Yeah , we yeah , so we I mean we just recorded an episode that's not going to be out for a while about some AI stuff . It's going to be one of our regular episodes . And I remember now that we didn't do Lama . Right , we did everything but Lama . I think that was out there the main commercial ones .

Alex Perkins

right , we didn't do Lama , we should 3 hadn't been announced , though we did it like a couple days before 3 was announced . That's true and two was not on par with the current .

Tim McConnaughy

That's true , that's a very good point , right , so we should redo so , at least when we we're going to have a followup to that , and we'll probably include Lama at that time . But yeah , no , I mean . So the thing with Lama first of all , I love the name , obviously . I was talking to someone , I .

I was talking to someone I think I was talking to Andrew Brown about it and he was like about the episode we just recorded , and he was like what you didn't do , you want to use Lama ? I was like you know , we didn't use Lama , but he's been using it actually and he likes it a lot as well .

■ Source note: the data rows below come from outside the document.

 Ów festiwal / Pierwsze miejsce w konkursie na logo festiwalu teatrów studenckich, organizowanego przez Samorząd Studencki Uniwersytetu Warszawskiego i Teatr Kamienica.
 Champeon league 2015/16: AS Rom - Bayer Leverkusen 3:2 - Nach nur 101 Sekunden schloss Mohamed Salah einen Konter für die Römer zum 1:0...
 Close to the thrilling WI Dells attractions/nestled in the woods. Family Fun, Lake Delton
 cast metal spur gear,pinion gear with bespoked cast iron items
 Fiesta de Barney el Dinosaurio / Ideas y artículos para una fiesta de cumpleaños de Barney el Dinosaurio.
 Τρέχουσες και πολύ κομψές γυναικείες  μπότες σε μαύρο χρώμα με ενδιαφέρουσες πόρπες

From an open source perspective , obviously , open source should generally equal better ethics , better , you know , I won't say security , although there's that whole debate about whether or not open source ends up being better or worse for security , right . But yeah , I mean you would hope that if it's not a closed model , you can actually see how things work .

You know , maybe there'll be better ethical outcomes . I think that was actually something he talked about in this article . Generally , as you know , things are better in that case when it's open source . I am curious .

I mean , here's the thing Meta doesn't have a good track record , right In terms of privacy , like we've probably been ringing the privacy bell since the AI started about . Like how everybody's going to just ignore privacy laws and ignore copyright and everything and just suck as much as possible into their models so they can be first to market with the best model .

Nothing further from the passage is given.